Web page caption snippets:
********************

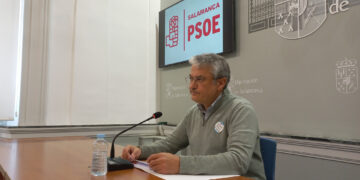 El Grupo Socialista de la Diputación denuncia la censura de dos mociones para no ser debatidas en el pleno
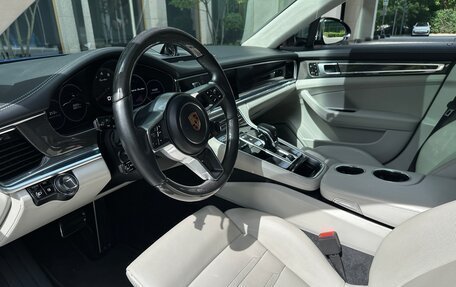 Porsche Panamera II рестайлинг, 2017 год, 8 280 000 рублей, 16 фотография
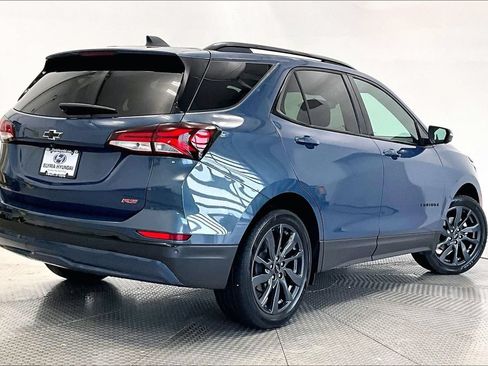 Used 2024 Chevrolet Equinox RS w/ RS Leather Package FWD image 2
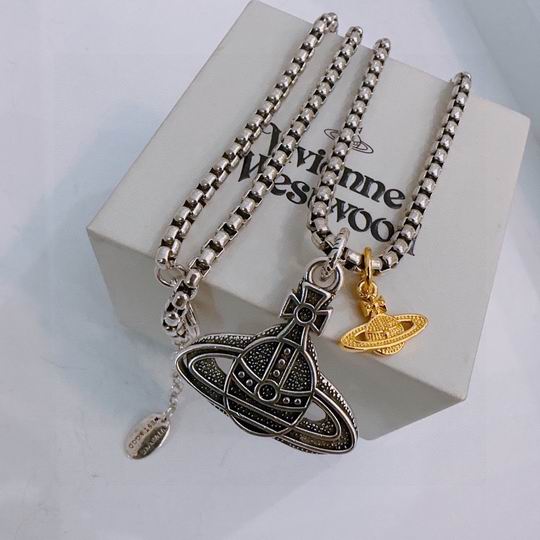Vivienne Westwood necklace 12lyh160 (2)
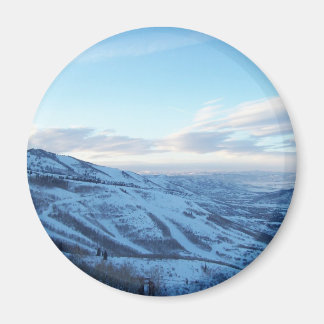 IMÃ CIDADE DE PARK, UTAH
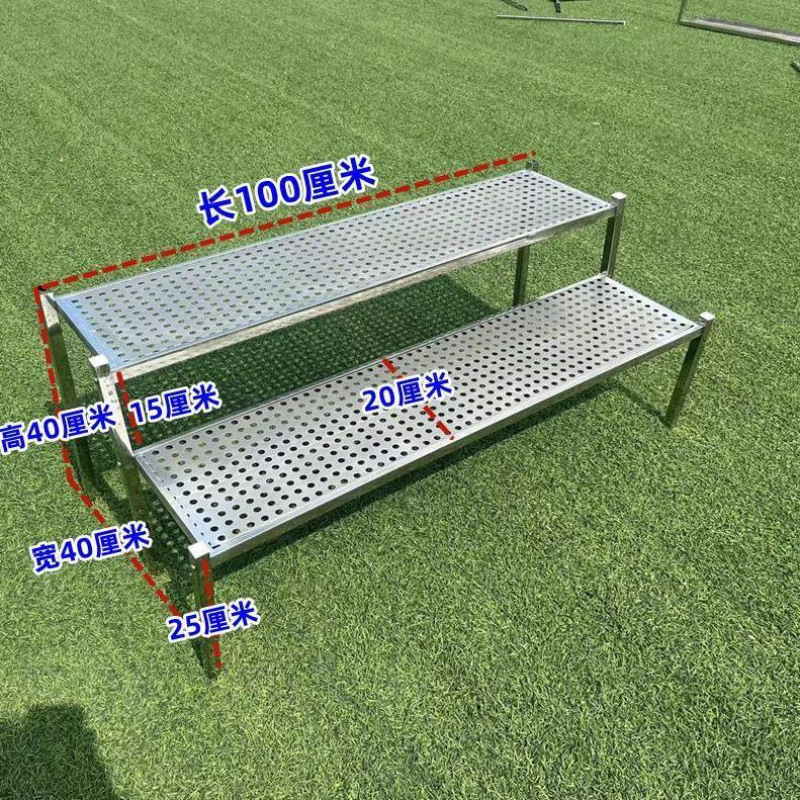 [메쉬보드] 베스트셀러 2단 100폭 20
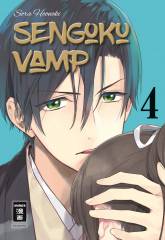 Egmont Verlag Sengoku Vamp, Band 04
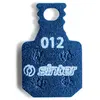 Image de Sinter Plaquettes De Frein à Disque Organiques 012 Magura Mt E-bike One Size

********************

* **TASK TO COMPLETE**: Beginning at the line that contains "Used 2024 Chevrolet", copy each remaining line of the records exactly, through the final one. Omit the pictures.

* **SOLUTION TO THIS TASK**:
 Used 2024 Chevrolet Equinox RS w/ RS Leather Package FWD image 2
Vivienne Westwood necklace 12lyh160 (2)
 IMÃ CIDADE DE PARK, UTAH
 [메쉬보드] 베스트셀러 2단 100폭 20
 Egmont Verlag Sengoku Vamp, Band 04
 Image de Sinter Plaquettes De Frein à Disque Organiques 012 Magura Mt E-bike One Size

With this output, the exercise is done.